● TEXTAUSZUG
Rechtsgrundlagen

Rechtliche Grundlage zur Verkehrssicherungspflicht an Bäumen

Die Verkehrssicherungspflicht an Bäumen ist eine juristische Begriffsentwicklung und beruht im Allgemeinen auf die im Bürgerlichen Gesetzbuch (BGB) verankerten Rechtsgrundlagen der Haftungsnahme (speziell § 823 Abs. 1 in Verbindung mit § 1004).
Im Falle eines eingetretenen Schadens haftet der Baumeigentümer für Schäden an Personen oder Sachwert.
Im Privatbereich wird vorausgesetzt, das auch Laien bestimmte Gefahren an Bäumen beurteilen können. Dazu gehören:

  • auch für „Laien“ sichtbare Beeinträchtigungen z.B. tote Äste, angebrochene Äste, schrägstehende Bäume
  • Verdachtsmomente wie offene, morsche Höhlungen, Pilzfruchtkörper, etc. Hierzu muss der „Laie“ im Zweifel fachlichen Rat hinzuziehen.

(Gesammelte Daten)
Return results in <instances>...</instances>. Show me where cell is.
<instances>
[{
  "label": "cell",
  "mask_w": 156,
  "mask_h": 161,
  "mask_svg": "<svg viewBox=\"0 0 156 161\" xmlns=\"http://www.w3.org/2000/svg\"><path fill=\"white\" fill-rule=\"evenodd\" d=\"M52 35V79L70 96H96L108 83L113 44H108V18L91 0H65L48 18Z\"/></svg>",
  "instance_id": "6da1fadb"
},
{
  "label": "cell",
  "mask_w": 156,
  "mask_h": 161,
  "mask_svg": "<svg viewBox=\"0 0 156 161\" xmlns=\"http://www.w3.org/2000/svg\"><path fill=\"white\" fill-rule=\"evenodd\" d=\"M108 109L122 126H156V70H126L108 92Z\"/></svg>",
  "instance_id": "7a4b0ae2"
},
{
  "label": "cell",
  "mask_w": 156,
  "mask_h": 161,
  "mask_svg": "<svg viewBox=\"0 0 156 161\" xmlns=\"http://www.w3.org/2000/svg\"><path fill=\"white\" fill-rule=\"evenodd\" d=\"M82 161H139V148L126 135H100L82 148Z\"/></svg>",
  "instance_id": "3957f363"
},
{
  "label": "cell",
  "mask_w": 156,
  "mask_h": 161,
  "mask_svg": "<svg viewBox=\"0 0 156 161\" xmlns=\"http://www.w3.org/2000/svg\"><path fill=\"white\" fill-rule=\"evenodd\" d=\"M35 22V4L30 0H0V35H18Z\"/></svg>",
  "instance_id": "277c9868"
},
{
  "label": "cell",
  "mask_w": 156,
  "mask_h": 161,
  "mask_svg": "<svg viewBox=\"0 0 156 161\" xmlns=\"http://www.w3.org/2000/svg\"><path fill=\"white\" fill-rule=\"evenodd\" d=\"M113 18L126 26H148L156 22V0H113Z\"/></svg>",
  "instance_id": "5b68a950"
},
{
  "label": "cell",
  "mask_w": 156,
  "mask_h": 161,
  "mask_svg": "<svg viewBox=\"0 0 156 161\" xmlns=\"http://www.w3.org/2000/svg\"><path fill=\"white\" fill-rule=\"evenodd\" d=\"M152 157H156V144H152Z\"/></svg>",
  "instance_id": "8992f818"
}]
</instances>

● WISSEN ANWENDEN
1: Aktualisiere im Textauszug zur Verkehrssicherungspflicht an Bäumen den Abschnitt von „Im Falle eines“ bis einschließlich „fachlichen Rat hinzuziehen.“, indem du „Baumeigentümer“ durch „Grundstückseigentümer“ ersetzt.
2: Prüfe anhand des Textauszugs, ob die folgenden Aussagen zutreffen, und belege jede Antwort mit den entscheidenden Worten des Textes: (a) Die Verkehrssicherungspflicht an Bäumen beruht auf Rechtsgrundlagen des Strafgesetzbuchs. (b) Bei einem eingetretenen Schaden haftet der Baumeigentümer für Schäden an Personen oder Sachwert. (c) Schrägstehende Bäume werden als sichtbare Beeinträchtigung genannt.
3: Beantworte mit Hilfe des Textauszugs: Welche Paragraphen des BGB werden dort speziell als Grundlage der Verkehrssicherungspflicht an Bäumen genannt?
Die Datensätze spielen hierfür keine Rolle.

● LÖSUNGEN
1:
Im Falle eines eingetretenen Schadens haftet der Grundstückseigentümer für Schäden an Personen oder Sachwert.
Im Privatbereich wird vorausgesetzt, das auch Laien bestimmte Gefahren an Bäumen beurteilen können. Dazu gehören:

  • auch für „Laien“ sichtbare Beeinträchtigungen z.B. tote Äste, angebrochene Äste, schrägstehende Bäume
  • Verdachtsmomente wie offene, morsche Höhlungen, Pilzfruchtkörper, etc. Hierzu muss der „Laie“ im Zweifel fachlichen Rat hinzuziehen.

2:
(a) Nein: „im Bürgerlichen Gesetzbuch (BGB) verankerten Rechtsgrundlagen der Haftungsnahme“
(b) Ja: „Im Falle eines eingetretenen Schadens haftet der Baumeigentümer für Schäden an Personen oder Sachwert.“
(c) Ja: „z.B. tote Äste, angebrochene Äste, schrägstehende Bäume“

3: § 823 Abs. 1 in Verbindung mit § 1004